Florida Gov Ron DeSantis ignored opponents’ objections citing damage to the state’s coffers and local taxpayers and on Friday signed the bill dissolving the Reedy Creek Improvement District that allows Disney World to self-govern its property in Central Florida, the AP reports.
With his political attack on Walt Disney Co.’s First Amendment rights for recognizing the existence of LGBTQ people, Republican Governor Ron DeSantis will burden the citizens of Florida, particularly those in the county where Disneyland is located, with more than $1 billion in taxes, WFTV ABC-9 Orlando reports.
The revocation of the Reedy Creek Improvement District, which give Disney special operating allowances that lets it control services, expenses and upkeep on their properties, would mean that $105 million dollars per year in services Disney pays for itself would be spread among all taxpayers in the area, along with an additional $58 million per year in debt obligations Disney solely pays by itself.

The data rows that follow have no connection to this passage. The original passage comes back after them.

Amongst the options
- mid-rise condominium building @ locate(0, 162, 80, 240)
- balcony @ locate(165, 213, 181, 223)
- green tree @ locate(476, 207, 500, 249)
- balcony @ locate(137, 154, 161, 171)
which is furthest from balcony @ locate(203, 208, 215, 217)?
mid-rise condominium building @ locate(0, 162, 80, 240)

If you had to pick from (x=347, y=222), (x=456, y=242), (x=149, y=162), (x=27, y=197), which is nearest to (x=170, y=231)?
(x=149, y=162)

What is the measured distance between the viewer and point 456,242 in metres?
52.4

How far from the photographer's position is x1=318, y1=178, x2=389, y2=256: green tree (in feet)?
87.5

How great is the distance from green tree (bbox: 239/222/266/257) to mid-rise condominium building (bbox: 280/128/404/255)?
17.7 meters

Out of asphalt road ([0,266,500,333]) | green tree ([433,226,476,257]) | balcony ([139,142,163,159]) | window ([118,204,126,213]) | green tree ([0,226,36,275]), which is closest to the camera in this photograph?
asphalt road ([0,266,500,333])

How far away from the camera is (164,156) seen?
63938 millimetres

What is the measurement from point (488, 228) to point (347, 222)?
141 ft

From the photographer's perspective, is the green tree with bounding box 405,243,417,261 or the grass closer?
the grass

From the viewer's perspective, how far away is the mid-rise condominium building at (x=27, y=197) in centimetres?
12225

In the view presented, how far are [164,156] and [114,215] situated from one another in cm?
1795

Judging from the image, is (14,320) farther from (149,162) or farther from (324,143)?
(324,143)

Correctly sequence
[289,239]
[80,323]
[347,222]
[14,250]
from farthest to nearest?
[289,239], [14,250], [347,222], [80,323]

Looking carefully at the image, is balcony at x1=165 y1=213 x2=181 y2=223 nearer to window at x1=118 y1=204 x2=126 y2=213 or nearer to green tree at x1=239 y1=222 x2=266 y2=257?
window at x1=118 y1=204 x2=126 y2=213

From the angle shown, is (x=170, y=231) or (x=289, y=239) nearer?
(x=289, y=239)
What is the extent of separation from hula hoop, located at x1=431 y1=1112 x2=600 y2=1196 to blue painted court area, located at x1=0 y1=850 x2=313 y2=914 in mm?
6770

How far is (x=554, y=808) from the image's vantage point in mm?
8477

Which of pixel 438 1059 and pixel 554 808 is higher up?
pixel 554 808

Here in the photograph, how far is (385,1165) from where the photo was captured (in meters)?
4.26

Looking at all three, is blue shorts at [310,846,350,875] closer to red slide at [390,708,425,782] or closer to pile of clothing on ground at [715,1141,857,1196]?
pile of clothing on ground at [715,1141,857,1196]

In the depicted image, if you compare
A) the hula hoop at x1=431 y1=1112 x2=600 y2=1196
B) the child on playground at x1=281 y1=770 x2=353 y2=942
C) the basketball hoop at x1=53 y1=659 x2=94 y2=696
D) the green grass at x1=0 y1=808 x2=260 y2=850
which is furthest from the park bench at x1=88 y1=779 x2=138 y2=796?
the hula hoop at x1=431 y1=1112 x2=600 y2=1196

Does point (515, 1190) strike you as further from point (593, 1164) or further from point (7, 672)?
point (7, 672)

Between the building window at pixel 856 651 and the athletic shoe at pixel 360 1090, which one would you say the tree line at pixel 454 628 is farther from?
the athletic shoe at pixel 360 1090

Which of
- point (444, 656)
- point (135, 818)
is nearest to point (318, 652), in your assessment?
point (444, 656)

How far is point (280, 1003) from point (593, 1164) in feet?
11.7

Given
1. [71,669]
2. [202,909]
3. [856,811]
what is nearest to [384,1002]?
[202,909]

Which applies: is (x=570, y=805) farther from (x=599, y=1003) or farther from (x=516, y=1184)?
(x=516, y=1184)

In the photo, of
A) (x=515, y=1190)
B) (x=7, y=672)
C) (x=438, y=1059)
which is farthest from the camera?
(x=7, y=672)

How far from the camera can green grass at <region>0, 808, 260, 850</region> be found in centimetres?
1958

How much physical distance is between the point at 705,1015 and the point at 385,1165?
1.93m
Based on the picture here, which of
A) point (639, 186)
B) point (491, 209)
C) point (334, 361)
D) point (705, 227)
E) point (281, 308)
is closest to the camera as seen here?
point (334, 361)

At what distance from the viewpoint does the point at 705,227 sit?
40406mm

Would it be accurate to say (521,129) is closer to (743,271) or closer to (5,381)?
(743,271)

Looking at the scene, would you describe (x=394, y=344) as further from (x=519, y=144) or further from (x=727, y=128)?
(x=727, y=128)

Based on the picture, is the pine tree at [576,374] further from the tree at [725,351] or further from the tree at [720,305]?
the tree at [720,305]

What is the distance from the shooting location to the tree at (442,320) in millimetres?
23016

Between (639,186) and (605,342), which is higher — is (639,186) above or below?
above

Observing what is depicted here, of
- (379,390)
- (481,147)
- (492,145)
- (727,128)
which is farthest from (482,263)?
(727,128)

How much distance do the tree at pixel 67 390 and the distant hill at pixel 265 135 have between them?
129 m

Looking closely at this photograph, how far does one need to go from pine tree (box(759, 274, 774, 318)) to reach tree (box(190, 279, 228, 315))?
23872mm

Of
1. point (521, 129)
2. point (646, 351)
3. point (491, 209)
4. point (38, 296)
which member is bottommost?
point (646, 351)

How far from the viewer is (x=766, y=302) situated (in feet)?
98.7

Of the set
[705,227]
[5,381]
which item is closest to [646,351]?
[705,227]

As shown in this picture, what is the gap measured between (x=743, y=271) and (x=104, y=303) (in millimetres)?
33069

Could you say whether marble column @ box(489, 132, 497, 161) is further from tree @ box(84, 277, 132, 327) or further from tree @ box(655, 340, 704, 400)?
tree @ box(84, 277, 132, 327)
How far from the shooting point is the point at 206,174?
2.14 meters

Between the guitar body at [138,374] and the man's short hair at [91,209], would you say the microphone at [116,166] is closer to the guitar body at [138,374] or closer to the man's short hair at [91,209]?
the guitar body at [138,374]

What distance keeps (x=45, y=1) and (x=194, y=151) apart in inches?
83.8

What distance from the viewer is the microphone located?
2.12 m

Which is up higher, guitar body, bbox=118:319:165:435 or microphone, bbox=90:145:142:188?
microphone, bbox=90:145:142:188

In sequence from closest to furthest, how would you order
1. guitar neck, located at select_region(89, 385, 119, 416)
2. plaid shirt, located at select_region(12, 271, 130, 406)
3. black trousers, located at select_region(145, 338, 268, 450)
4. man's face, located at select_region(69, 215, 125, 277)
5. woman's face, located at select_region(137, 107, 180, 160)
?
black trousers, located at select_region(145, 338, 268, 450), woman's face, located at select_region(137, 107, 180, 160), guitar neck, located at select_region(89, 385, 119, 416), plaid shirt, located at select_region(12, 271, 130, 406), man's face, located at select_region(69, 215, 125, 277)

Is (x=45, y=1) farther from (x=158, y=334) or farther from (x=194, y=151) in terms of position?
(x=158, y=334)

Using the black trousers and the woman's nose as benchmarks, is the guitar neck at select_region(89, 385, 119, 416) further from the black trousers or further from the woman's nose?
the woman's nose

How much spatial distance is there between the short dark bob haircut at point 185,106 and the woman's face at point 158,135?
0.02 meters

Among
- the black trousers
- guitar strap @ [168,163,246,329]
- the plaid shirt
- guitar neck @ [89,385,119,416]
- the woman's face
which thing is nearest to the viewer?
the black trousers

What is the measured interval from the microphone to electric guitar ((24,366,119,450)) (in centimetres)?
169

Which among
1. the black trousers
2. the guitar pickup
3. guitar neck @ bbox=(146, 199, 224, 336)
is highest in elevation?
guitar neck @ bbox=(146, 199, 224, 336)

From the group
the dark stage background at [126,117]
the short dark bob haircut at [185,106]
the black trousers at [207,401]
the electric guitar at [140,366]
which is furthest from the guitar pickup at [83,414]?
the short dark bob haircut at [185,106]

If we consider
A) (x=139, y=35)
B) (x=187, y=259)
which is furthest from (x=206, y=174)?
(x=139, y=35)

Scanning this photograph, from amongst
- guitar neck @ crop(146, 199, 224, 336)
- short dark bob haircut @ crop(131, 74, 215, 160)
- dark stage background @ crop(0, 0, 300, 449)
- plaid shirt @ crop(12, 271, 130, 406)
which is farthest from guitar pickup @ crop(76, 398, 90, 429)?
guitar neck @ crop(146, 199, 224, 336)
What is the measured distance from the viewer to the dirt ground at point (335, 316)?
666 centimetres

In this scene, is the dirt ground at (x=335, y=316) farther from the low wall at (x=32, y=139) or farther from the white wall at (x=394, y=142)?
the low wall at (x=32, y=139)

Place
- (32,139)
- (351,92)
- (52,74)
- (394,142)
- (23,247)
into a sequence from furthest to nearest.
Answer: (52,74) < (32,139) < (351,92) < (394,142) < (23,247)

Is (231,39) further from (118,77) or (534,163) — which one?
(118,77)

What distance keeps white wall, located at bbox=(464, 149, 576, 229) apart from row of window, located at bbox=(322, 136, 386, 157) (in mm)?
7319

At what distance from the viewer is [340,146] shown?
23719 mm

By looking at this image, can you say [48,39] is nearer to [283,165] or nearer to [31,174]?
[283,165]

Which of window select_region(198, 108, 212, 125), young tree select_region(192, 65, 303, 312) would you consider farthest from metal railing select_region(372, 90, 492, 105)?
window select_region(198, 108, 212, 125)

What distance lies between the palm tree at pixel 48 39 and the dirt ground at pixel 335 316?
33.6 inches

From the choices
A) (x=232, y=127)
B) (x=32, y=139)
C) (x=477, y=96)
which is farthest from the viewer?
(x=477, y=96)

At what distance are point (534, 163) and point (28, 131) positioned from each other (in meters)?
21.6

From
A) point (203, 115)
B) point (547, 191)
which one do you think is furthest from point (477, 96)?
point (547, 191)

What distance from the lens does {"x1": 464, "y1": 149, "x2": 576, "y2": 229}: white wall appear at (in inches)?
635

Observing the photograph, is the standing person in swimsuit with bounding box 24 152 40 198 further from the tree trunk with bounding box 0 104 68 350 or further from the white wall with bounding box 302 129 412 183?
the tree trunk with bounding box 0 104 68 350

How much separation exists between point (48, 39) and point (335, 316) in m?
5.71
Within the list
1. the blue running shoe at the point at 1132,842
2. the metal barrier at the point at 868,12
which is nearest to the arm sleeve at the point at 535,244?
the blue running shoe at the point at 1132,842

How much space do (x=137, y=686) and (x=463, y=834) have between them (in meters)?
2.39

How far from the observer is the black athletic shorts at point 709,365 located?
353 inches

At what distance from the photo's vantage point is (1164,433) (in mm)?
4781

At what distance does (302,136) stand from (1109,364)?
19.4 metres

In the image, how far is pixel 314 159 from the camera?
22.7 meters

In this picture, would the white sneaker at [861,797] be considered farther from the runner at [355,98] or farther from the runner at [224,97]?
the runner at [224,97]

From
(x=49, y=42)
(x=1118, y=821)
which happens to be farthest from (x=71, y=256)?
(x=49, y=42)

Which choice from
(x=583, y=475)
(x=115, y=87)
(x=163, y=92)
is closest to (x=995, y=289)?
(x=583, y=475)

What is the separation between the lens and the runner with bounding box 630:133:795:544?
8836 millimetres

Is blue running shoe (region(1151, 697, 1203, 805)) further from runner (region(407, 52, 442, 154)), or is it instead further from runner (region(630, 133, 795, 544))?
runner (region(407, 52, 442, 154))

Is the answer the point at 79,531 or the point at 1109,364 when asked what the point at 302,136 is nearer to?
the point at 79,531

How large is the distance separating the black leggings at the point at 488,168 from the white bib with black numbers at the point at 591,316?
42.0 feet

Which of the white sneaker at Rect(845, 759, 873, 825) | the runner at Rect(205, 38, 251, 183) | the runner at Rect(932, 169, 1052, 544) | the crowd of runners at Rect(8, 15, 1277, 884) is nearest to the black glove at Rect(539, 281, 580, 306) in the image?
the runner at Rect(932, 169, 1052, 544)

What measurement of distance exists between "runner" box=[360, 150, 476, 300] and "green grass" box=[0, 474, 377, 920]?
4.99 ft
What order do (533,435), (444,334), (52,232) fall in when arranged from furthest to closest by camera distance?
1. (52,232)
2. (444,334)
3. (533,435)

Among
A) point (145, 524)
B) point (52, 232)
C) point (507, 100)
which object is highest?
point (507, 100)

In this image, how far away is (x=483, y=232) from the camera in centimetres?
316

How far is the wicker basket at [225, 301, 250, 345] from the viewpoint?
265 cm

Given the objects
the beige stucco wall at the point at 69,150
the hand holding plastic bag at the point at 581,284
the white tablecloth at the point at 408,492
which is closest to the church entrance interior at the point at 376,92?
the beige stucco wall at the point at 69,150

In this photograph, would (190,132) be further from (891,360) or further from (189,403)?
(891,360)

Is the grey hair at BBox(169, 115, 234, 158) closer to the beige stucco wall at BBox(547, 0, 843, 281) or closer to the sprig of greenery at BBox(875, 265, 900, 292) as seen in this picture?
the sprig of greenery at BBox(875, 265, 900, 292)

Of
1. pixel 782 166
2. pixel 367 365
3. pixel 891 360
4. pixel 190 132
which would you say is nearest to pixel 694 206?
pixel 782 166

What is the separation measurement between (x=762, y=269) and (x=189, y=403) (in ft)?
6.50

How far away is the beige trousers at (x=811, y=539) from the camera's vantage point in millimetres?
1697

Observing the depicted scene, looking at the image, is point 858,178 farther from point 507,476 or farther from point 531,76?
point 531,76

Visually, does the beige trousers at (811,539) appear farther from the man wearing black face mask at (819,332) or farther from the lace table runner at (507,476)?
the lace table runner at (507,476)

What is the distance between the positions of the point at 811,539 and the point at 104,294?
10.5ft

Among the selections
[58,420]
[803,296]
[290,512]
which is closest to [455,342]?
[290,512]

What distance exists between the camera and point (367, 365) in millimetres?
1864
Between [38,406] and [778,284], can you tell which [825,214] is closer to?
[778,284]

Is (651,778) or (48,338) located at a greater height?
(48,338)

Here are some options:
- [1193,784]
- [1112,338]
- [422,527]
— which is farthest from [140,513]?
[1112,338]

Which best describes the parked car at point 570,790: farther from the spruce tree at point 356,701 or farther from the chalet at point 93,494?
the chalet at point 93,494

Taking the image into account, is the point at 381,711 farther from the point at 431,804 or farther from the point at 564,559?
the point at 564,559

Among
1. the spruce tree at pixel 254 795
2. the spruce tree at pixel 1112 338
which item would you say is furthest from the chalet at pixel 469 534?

If the district is terminated June 1, 2023, as DeSantis insists, each taxpayer in the jurisdiction would be liable for an additional tax increase that would push their liability up by one quarter. “I don’t see how Orange County doesn’t raise property taxes by 20% to 25%,” Orange County Tax Collector Scott Randolph said. “That’s what [the county] would probably have to do to cover this financial situation.”